Exercise directions – Below are records; copy every line in them that holds the word "Eudorcas".

-- The records follows --

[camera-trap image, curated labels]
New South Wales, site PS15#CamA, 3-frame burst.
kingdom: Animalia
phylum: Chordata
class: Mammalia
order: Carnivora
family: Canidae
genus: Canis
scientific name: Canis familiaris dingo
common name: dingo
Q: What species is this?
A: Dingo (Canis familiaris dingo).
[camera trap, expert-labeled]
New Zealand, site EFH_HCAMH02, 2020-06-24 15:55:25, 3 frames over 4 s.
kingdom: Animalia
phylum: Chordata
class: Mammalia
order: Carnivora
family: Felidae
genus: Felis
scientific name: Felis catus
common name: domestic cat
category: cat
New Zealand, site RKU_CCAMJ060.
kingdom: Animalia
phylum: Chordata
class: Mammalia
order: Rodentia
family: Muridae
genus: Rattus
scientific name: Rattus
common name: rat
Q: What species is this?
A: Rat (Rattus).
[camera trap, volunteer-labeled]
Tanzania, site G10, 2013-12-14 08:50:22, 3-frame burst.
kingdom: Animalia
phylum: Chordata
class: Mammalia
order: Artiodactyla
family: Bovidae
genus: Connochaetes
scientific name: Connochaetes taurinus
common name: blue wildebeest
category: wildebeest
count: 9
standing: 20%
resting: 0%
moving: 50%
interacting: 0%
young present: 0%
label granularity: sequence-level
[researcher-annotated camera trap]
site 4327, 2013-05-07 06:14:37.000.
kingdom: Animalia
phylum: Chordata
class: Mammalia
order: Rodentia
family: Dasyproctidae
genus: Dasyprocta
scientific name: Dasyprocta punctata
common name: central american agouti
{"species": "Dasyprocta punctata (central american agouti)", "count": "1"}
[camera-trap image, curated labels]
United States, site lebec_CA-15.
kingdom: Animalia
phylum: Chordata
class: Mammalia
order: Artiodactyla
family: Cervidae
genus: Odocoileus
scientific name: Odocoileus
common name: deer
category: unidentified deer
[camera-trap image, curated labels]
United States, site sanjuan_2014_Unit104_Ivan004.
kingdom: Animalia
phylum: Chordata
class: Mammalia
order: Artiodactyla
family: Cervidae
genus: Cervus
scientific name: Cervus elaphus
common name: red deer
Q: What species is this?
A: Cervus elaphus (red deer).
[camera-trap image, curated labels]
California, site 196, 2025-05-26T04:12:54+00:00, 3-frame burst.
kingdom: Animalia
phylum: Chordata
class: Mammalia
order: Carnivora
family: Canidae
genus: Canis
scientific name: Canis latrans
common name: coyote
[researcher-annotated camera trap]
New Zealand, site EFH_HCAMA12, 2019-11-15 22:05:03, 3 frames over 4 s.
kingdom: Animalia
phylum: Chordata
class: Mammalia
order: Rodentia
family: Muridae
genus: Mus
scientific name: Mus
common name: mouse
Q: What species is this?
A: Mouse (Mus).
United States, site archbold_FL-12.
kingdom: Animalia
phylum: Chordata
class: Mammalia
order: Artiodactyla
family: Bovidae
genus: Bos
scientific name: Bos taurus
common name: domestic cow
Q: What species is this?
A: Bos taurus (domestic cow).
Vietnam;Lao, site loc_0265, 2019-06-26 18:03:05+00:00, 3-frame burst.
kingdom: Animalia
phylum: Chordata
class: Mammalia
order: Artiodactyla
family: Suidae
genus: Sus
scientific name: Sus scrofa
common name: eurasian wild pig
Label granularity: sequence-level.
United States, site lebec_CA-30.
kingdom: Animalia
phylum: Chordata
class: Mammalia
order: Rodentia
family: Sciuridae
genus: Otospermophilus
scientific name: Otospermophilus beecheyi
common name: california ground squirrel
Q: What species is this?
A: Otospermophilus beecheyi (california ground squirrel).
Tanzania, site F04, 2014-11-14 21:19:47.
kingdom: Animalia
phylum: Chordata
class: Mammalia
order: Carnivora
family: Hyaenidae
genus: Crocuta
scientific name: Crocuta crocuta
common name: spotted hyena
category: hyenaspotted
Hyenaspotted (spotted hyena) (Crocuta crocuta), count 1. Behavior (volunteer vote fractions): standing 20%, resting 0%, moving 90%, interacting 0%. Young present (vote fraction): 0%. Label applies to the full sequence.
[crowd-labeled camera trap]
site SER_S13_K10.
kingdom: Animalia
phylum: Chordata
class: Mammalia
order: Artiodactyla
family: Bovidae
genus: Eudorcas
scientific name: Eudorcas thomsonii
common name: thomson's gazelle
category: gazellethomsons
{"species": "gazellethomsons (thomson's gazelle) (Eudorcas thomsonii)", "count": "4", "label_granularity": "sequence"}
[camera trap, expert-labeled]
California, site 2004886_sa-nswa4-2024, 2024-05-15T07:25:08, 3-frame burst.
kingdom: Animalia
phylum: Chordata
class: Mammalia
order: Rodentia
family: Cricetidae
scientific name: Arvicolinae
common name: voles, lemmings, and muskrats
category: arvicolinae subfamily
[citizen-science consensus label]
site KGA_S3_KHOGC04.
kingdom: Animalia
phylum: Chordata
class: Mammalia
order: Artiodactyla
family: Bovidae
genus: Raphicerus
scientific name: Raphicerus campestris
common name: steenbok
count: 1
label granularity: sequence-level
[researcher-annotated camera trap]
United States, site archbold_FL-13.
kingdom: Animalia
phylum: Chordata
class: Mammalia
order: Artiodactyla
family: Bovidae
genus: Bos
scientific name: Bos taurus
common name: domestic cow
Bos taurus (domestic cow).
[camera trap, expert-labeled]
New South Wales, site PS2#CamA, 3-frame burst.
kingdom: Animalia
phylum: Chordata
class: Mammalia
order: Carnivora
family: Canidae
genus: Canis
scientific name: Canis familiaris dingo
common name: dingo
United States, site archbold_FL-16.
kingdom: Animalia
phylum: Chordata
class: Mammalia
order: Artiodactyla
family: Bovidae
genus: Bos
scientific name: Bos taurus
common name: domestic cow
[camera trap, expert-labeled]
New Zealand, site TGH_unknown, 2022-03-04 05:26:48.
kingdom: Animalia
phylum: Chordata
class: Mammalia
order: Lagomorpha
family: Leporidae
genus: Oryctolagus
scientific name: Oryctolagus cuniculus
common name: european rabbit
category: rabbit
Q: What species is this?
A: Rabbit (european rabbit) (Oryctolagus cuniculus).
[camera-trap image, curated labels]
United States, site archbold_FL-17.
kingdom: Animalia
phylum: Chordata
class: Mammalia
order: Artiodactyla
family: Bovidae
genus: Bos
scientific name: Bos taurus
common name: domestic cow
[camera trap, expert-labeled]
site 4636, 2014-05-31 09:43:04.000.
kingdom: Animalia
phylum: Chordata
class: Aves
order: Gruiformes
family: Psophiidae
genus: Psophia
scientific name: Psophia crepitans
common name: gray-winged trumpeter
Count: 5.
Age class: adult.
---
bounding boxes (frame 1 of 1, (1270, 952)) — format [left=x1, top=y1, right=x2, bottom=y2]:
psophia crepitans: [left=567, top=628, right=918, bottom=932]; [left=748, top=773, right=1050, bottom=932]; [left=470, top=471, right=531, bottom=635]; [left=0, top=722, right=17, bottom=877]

-- The records concluded --

Response to the task –
genus: Eudorcas
scientific name: Eudorcas thomsonii
{"species": "gazellethomsons (thomson's gazelle) (Eudorcas thomsonii)", "count": "4", "label_granularity": "sequence"}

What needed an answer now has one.